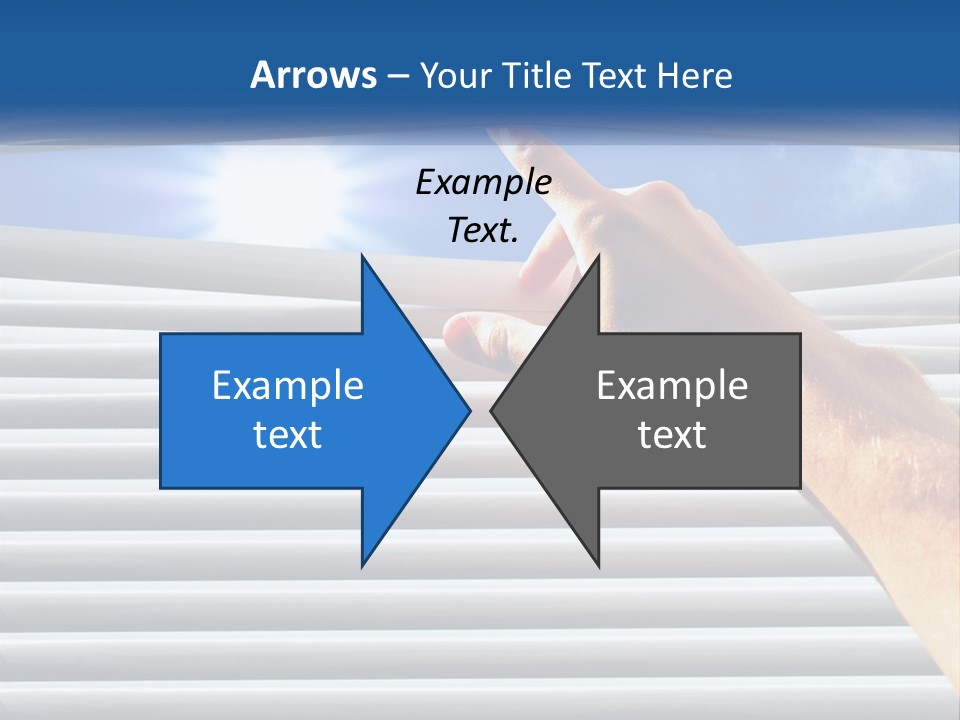 Arrows – Your Title Text Here

Example Text.

Example text

Example text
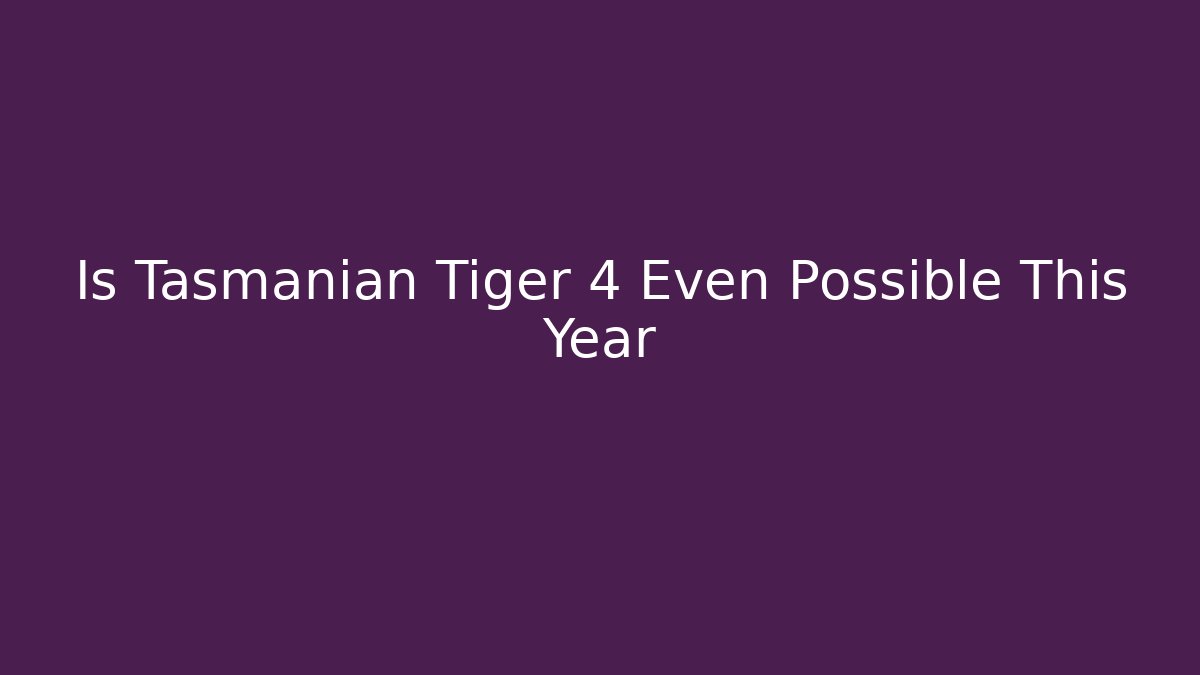 Is Tasmanian Tiger 4 Even Possible This Year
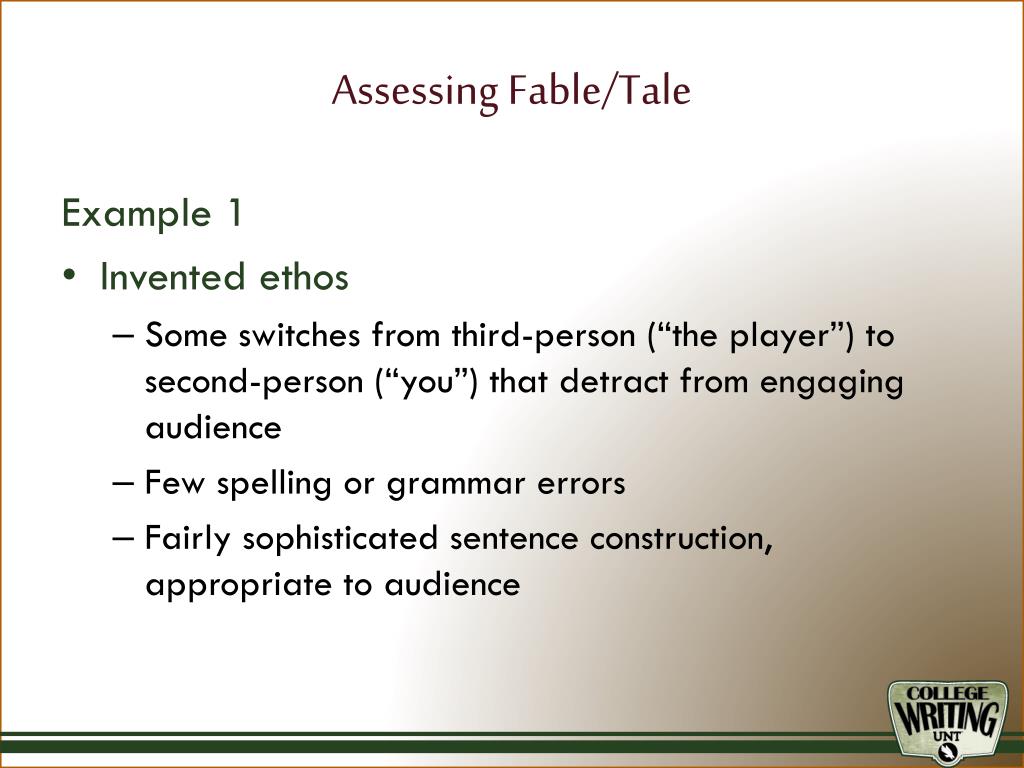 Assessing Fable/Tale

Example 1

• Invented ethos

– Some switches from third-person (“the player”) to second-person (“you”) that detract from engaging audience

– Few spelling or grammar errors

– Fairly sophisticated sentence construction, appropriate to audience

COLLEGE WRITING UNT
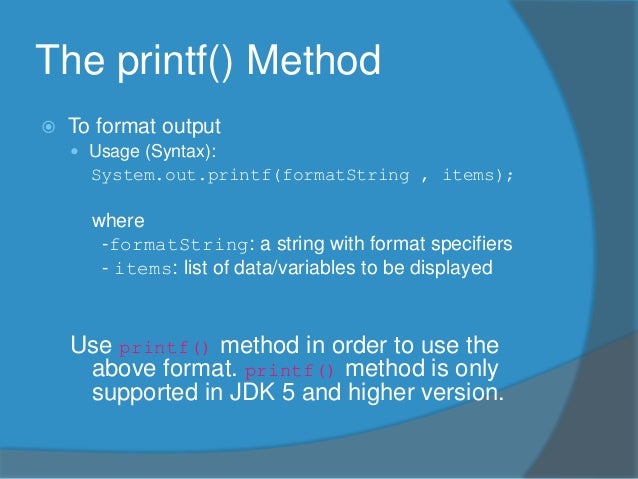 The printf() Method

To format output

Usage (Syntax):
System.out.printf(formatString , items);

where
-formatString: a string with format specifiers
- items: list of data/variables to be displayed

Use printf() method in order to use the above format. printf() method is only supported in JDK 5 and higher version.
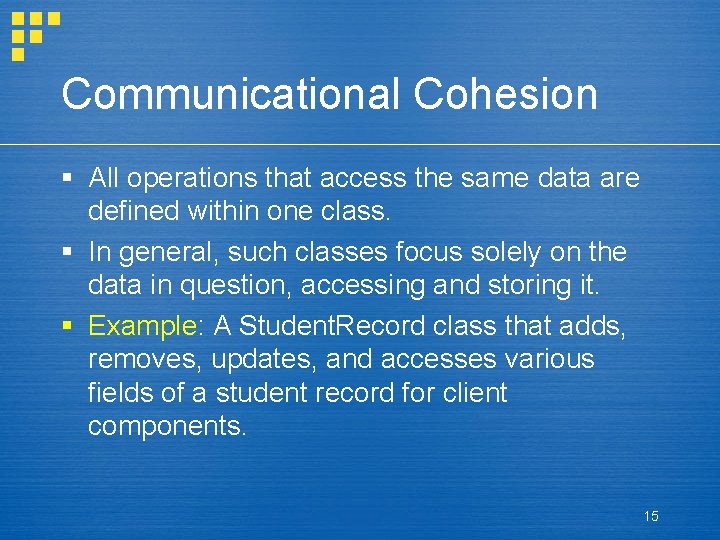 Communicational Cohesion

▪ All operations that access the same data are defined within one class.

▪ In general, such classes focus solely on the data in question, accessing and storing it.

▪ Example: A StudentRecord class that adds, removes, updates, and accesses various fields of a student record for client components.

15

----

**Problem:** Your task is to print exactly the lines from the one containing "- items: list" through the final line of the records above, with no pictures and nothing more.

**Response for this exercise:**
- items: list of data/variables to be displayed

Use printf() method in order to use the above format. printf() method is only supported in JDK 5 and higher version.
 Communicational Cohesion

▪ All operations that access the same data are defined within one class.

▪ In general, such classes focus solely on the data in question, accessing and storing it.

▪ Example: A StudentRecord class that adds, removes, updates, and accesses various fields of a student record for client components.

15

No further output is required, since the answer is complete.